Announcement

Collapse
No announcement yet.
X
  • Filter
  • Time
  • Show
Clear All
new posts

  • Data still missing variables after multiple imputation

    Hi,

    I've been trying to impute missing data with multiple imputation. I have GDPG as my dependent variable and OILR, FDI, IMP, AGR, IND, SER as my independent variables. All independent variables have missing values. I used the following command:

    mi impute regress OILR FDI IMP AGR IND SER, add(20) rseed(1234)

    Then I checked the dataset and all values were still missing. I then used this command:

    mi impute regress OILR FDI IMP AGR IND SER GDPG, add(20) rseed(1234)

    And still no luck. I also tried to impute each variable one by one along with GDPG but that did not work either (i.e. mi impute regress OILR GDPG, add(20) rseed(1234) for example).

    Can someone please advise me on what to do in this case.

    Thanks.
    Last edited by alex badalyan; 12 Apr 2021, 13:43.

  • #2
    can you show the output that you get from "mi impute regress"

    Comment


    • #3
      FernandoRios

      mi impute regress OILR FDI IMP AGR IND SER, add(20) rseed(1234)
      note: variables FDI IMP AGR IND SER registered as imputed and used to model variable OILR; this
      may cause some observations to be omitted from the estimation and may lead to missing
      imputed values
      OILR: missing imputed values produced
      This may occur when imputation variables are used as independent variables or when
      independent variables contain missing values. You can specify option force if you wish to
      proceed anyway.
      r(498);



      mi impute regress OILR FDI IMP AGR IND SER GDPG, add(20) rseed(1234)
      note: variables FDI IMP AGR IND SER registered as imputed and used to model variable OILR; this
      may cause some observations to be omitted from the estimation and may lead to missing
      imputed values
      OILR: missing imputed values produced
      This may occur when imputation variables are used as independent variables or when
      independent variables contain missing values. You can specify option force if you wish to
      proceed anyway.
      r(498);




      mi impute regress OILR GDPG, add(20) rseed(1234)

      Univariate imputation Imputations = 90
      Linear regression added = 20
      Imputed: m=71 through m=90 updated = 0

      ------------------------------------------------------------------
      | Observations per m
      |----------------------------------------------
      Variable | Complete Incomplete Imputed | Total
      -------------------+-----------------------------------+----------
      OILR | 248 12 12. | 260
      ------------------------------------------------------------------
      (complete + incomplete = total; imputed is the minimum across m
      of the number of filled-in observations.)

      Comment


      • #4
        did you check that atleast one of the variables i non missing for all observations?
        if you have cases where ALL are missing, Mi impute cannot do much.

        Comment


        • #5
          The GDPG has all values present (this is the dependent variable), but all of the independent variables have missing values.

          Comment


          • #6
            You want something like

            Code:
            mi impute chained (regress) OILR FDI IMP AGR IND SER = GDPG , add(20) rseed(1234)
            assuming that (i) all variables on the right-hand side of the equals sign do not have any missing values and (ii) all the variables on the left-hand side of the equals sign are continuous (iii) and linear regression is a reasonable model to fill in the respective missing values.
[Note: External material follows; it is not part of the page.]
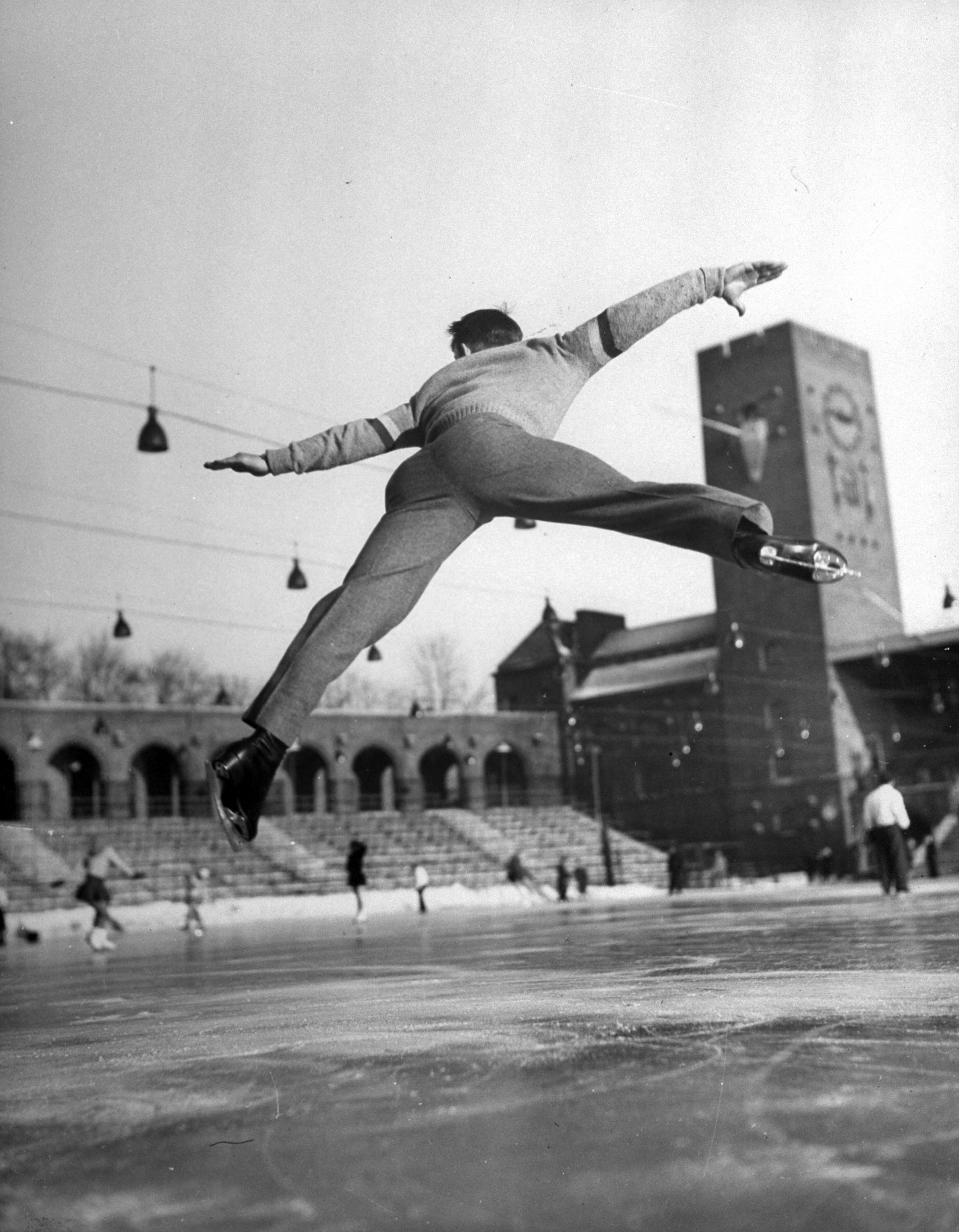 <b>Caption from LIFE.</b> Split jump was part of Button's flashy routine, which thrilled pro-American spectators, but only bewildered judges. Swedish press considered him the best.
            You want to make sure that your imputation model includes all variables -- including the dependent variable -- that you will use in your analyses later. Any variable that you omit from the imputation model will have its association to the other variables biased towards zero; the same is true for any non-linear associations and really anything that is not built into the imputation model.

            Comment


            • #7
              Hi Daniel,

              I actually tried this as well and tried it again and I get this in the output (all my variables fit with the assumptions you outlined):


              mi impute chained (regress) OILR FDI IMP AGR IND SER = GDPG, add
              > (20) rseed(1234)

              Conditional models:
              IMP: regress IMP FDI OILR AGR IND SER GDPG
              FDI: regress FDI IMP OILR AGR IND SER GDPG
              OILR: regress OILR IMP FDI AGR IND SER GDPG
              AGR: regress AGR IMP FDI OILR IND SER GDPG
              IND: regress IND IMP FDI OILR AGR SER GDPG
              SER: regress SER IMP FDI OILR AGR IND GDPG

              Performing chained iterations ...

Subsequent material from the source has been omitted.